» **Text extract**
____

MOCA London, 113 Bellenden Rd, Peckham, London SE15 4QY

At MOCA London’s ‘Focus Zoom’ event, 11th July 2020, director of the gallery, Michael Petry introduced the contributing artists: Quilla Constance, Anne-Marie Creamer, Fernando Illezca, Jon- Michael Parry and Sheldon Scott, inviting them, and the on-line audience, to consider how their artworks might reclaim or contest the various histories (usually ‘fake’ white histories) and the (majoritarian) narratives we are led to believe as ‘truth’. This event provided an opportunity, especially in the current Black Lives Matter context to enter into a conversation which might provoke change; to attend to the importance of artworks not just to give alternative narratives but how, through an emotional bodily response, an audience might be able to situate their own experience for other possible narratives, especially to attend to issues of whiteness.

____

» **Given data**
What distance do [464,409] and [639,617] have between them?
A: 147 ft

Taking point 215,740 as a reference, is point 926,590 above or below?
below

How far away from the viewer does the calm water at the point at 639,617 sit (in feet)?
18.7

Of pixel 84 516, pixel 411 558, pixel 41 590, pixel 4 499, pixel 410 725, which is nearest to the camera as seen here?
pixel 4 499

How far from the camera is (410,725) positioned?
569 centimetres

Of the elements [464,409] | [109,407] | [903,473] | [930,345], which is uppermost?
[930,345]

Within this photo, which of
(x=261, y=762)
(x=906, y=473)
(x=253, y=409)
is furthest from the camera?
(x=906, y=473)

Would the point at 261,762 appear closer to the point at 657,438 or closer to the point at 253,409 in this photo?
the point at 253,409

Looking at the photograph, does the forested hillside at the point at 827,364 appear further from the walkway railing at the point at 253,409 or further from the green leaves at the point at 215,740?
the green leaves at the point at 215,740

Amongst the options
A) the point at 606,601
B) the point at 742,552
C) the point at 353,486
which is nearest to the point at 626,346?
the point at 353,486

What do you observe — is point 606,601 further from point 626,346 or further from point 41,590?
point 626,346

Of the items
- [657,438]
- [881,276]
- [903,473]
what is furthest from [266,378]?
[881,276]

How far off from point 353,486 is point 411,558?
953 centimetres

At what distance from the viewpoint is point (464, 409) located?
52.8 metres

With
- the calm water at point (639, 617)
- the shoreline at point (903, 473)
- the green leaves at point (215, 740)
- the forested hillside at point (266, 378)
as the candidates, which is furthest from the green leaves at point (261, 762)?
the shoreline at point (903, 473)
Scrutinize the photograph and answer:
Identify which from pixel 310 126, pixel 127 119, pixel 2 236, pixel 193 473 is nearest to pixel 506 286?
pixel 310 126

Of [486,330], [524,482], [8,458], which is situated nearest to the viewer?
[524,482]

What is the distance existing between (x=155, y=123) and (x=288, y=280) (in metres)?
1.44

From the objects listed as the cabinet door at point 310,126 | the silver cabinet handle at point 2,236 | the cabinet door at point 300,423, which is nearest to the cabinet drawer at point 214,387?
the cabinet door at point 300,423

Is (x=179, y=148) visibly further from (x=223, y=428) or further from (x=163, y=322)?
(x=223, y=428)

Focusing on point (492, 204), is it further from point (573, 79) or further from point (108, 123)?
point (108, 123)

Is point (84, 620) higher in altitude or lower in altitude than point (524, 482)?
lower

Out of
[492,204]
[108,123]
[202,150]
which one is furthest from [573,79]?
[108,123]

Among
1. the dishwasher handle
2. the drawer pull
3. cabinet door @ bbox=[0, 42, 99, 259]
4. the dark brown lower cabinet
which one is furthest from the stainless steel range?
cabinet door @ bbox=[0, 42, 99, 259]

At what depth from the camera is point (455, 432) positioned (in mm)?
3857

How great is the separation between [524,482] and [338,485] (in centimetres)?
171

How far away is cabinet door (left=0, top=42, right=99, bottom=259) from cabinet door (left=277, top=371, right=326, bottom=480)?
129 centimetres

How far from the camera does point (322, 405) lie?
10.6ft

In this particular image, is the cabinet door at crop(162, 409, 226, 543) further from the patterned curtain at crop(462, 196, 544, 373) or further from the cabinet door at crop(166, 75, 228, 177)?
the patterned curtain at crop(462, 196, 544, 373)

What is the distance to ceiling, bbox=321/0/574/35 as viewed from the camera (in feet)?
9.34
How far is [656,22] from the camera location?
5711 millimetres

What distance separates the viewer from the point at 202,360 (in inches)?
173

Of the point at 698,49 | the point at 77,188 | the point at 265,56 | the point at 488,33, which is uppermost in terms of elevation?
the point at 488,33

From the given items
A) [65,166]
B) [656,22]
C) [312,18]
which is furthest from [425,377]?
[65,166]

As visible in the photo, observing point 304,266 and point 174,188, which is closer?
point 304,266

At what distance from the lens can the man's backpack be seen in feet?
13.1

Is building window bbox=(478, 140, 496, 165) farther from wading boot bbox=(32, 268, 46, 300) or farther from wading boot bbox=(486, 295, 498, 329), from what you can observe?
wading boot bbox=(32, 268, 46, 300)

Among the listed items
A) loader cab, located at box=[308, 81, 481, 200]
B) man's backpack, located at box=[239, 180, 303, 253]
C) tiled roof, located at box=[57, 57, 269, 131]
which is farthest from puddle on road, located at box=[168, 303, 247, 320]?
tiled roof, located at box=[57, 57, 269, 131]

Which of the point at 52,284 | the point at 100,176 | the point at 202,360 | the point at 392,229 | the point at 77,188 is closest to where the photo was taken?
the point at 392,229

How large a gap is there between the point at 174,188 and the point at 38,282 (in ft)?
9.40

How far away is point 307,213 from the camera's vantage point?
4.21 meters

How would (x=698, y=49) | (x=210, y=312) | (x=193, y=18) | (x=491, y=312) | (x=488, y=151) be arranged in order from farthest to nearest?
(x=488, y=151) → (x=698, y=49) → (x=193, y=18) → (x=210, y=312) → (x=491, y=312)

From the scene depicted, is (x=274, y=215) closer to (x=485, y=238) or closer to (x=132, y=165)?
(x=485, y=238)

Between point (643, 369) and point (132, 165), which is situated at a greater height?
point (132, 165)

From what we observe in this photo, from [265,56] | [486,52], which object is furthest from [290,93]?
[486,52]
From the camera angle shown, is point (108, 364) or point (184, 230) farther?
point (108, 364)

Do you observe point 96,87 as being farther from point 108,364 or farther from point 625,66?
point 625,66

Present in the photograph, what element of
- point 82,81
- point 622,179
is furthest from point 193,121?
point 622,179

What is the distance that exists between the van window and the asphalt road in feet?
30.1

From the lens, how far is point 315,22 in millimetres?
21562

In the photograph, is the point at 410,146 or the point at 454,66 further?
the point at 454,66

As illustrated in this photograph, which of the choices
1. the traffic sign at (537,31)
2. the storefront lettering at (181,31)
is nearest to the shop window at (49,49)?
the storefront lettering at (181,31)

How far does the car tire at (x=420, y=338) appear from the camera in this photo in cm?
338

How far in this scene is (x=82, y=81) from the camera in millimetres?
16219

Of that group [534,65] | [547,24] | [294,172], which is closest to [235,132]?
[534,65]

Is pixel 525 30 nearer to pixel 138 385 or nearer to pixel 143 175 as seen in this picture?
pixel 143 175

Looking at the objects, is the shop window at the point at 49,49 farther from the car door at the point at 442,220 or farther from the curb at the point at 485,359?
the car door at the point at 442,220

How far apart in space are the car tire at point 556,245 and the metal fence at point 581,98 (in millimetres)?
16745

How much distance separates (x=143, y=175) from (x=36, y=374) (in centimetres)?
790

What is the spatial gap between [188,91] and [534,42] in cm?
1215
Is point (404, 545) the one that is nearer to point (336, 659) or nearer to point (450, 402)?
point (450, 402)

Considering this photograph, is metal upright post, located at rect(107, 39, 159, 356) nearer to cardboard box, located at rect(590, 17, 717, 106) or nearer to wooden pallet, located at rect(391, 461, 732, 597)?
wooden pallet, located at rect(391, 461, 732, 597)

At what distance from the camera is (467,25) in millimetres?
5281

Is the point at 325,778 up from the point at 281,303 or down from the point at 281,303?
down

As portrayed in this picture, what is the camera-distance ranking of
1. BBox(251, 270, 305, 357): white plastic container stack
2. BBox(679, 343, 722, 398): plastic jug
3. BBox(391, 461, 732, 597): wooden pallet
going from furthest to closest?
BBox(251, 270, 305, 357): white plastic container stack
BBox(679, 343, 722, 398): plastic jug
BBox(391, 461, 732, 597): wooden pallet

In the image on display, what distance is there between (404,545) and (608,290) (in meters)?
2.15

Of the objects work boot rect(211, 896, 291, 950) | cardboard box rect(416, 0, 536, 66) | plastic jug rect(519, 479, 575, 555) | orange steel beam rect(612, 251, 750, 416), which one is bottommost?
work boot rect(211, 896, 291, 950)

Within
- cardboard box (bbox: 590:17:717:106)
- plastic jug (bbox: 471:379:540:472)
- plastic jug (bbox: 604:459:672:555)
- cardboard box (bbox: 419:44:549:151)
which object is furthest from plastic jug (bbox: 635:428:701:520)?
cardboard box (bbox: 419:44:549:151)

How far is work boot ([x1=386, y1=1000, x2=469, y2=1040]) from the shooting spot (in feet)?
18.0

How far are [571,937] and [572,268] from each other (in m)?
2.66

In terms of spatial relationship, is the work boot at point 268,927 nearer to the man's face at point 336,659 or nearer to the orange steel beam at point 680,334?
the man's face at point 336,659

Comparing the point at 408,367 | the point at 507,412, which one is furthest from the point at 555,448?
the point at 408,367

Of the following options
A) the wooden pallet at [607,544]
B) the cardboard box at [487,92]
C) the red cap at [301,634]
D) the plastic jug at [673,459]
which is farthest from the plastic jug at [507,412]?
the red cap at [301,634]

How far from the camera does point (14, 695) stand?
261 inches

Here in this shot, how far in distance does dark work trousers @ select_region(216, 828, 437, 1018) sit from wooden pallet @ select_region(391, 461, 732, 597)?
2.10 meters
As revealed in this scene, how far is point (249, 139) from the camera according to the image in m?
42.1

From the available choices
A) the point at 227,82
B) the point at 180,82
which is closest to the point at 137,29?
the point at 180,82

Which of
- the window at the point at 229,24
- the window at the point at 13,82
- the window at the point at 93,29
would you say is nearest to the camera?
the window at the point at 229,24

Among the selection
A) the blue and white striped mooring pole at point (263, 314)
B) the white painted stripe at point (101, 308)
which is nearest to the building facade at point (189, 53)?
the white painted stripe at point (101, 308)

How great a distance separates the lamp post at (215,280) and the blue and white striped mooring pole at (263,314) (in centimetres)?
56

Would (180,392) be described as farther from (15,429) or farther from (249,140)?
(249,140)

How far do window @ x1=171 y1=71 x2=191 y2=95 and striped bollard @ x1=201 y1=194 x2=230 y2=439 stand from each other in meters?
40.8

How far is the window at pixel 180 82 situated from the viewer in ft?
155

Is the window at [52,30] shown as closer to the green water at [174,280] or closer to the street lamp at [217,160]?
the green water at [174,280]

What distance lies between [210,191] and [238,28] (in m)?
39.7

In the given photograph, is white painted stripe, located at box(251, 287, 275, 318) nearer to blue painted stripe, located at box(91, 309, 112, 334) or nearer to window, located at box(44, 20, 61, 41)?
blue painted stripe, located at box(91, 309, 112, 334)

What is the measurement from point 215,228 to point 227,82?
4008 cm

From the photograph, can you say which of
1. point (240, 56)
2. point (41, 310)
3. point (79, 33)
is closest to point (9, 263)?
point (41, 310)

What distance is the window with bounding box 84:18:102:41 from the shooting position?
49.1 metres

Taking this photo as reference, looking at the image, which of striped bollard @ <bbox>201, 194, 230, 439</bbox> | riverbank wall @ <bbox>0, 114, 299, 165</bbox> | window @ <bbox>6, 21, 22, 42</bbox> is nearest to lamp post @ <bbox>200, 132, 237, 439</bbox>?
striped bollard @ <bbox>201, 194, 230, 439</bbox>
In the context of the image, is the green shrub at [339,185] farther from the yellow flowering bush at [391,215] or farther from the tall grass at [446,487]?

____

» **Do this**
In the text on MOCA London's 'Focus Zoom' event, who introduced the contributing artists?

» **Output below**
Michael Petry, the director of the gallery.